> Arbeitsauftrag 1:
Wie dick wird laut dem Textauszug über die Hausdämmung im Frankfurter Nordend die Dämmschicht an der Rückseite des Hauses?
> Arbeitsauftrag 2:
Setze den Textauszug über die Hausdämmung im Frankfurter Nordend nach seinem letzten Satz fort.

> Textauszug:
# # #
Es staubt als sich die Säge in den Sandstein frisst. Die historischen Fenstereinfassungen des Zehn-Parteien-Hauses im Frankfurter Nordend ragen einige Zentimeter über die Fassade hinaus. Hausverwalter Erich Arold, 74, lässt sie absägen, um eine ebene Fläche für Dämmplatten zu schaffen: „Natürlich haben sich die Nachbarn über den Lärm und den Staub beschwert, aber Ende November ist damit Schluss.“ Dann wird die Rückseite des um 1900 errichteten Wohnhauses um 18 Zentimeter Dämmschicht gewachsen sein. Das Budget der Eigentümer, darunter auch Architekt Arold, wird dagegen um 80 000 Euro Sanierungskosten geschrumpft sein. Die Vorderseite des Hauses lässt Arold unberührt: „Wegen der historischen Fassade hätten wir nur innen dämmen können, dafür hätten aber alle Eigentümer zustimmen müssen.“ Arold gehören lediglich sechs der zehn Wohnungen. Zudem glaubt er, dass wegen der Südwest-Lage die Vorderseite über das Mauerwerk genügend Sonnenwärme speichern kann. Hauseigentümer Arold hat sich für eine kostengünstige Lösung und dagegen entschieden, das Haus komplett zu dämmen.
# # #
> Datenteil:
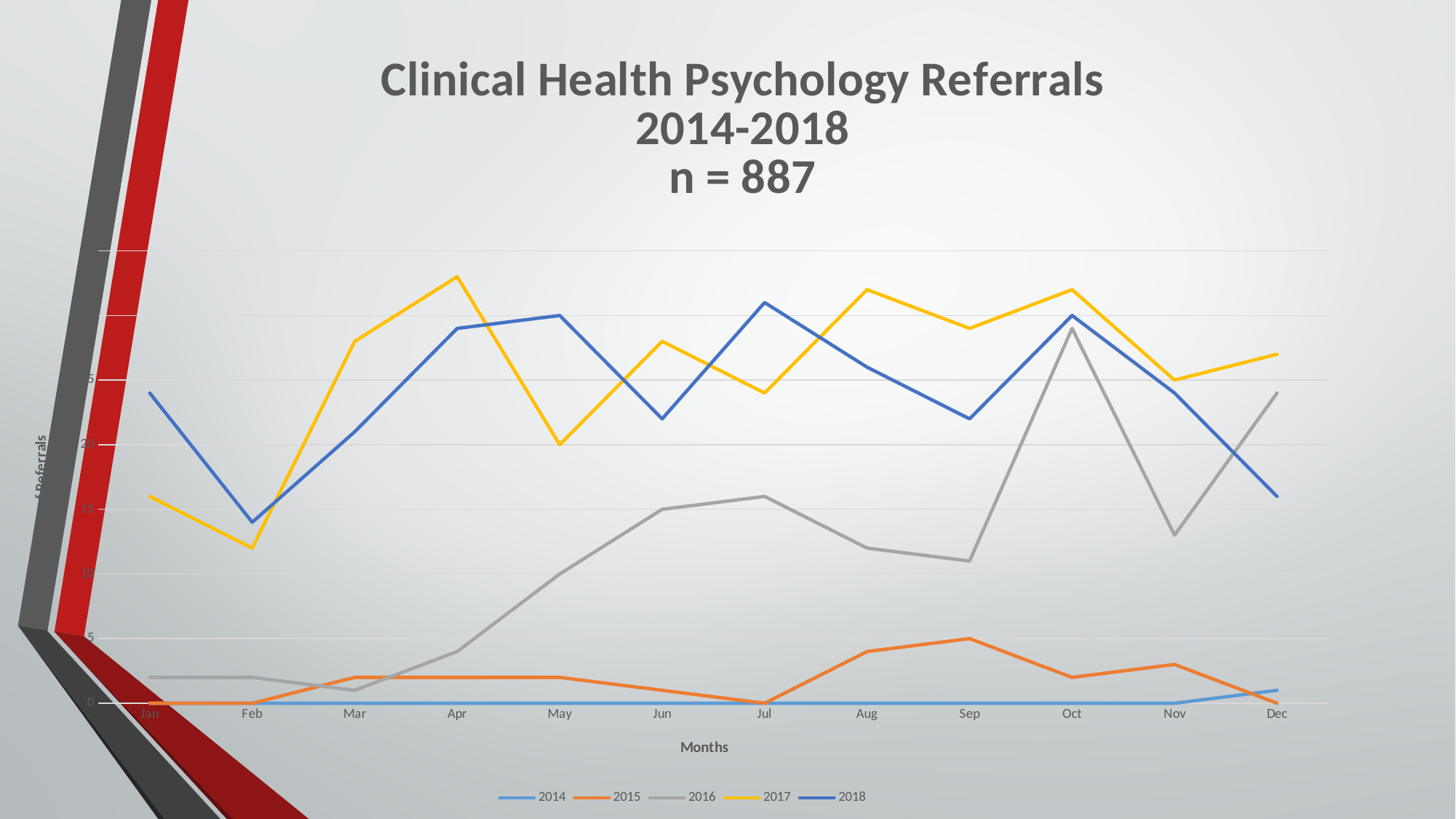
Is the value for 2016 in Jan greater or less than 5? less In which month does the 2017 series have its lowest value? Feb What is the title of the chart? Clinical Health Psychology Referrals 2014-2018 n = 887 In Dec, which series has the larger value, 2016 or 2018? 2016 How many months are plotted along the x axis? 12 What is the label of the x axis? Months What is the value for 2015 in Jul? 0 In which month does the 2016 series reach its highest value? Oct Is the value for 2017 in Apr greater or less than 25? greater What kind of chart is shown on the slide? line chart How many series does the legend list? 5 Is the value for 2016 in Oct greater or less than 25? greater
# # #
> Antwortfeld 1:
Die Dämmschicht wird 18 Zentimeter dick.

> Antwortfeld 2:
Die Einwände der Verbände sind nicht die übliche Lobbyarbeit

Ginge es nach dem Willen der Bundesregierung, müsste der Frankfurter Architekt eigentlich mehr tun. Schließlich will die schwarz-gelbe Koalition den CO2-Ausstoß der 18 Millionen Immobilien in Deutschland bis 2050 um 80 Prozent drücken. So steht es im neuen Energiekonzept. Das in Wahrheit kein Konzept ist, sondern ein Wirrwarr aus Sanierungsvorschriften und Mietrechtsreform. Deshalb müssen nicht nur Immobilieneigner, sondern auch Menschen zittern, die es sich in fremden vier Wänden gemütlich eingerichtet haben.

Um wie viel die Miete künftig teurer wird, wie hoch Sanierungskosten ausfallen, hängt vom Objekt, vom Willen und Zwang zur Sanierung und von Umlage- und Einsparmöglichkeiten ab. Was sich dabei für Immobilienbesitzer rechnet und was nicht, welche Dämmung vernünftig ist und was auf die 24 Millionen Mieterhaushalte hierzulande zukommen wird, lässt sich jedoch schon heute greifen.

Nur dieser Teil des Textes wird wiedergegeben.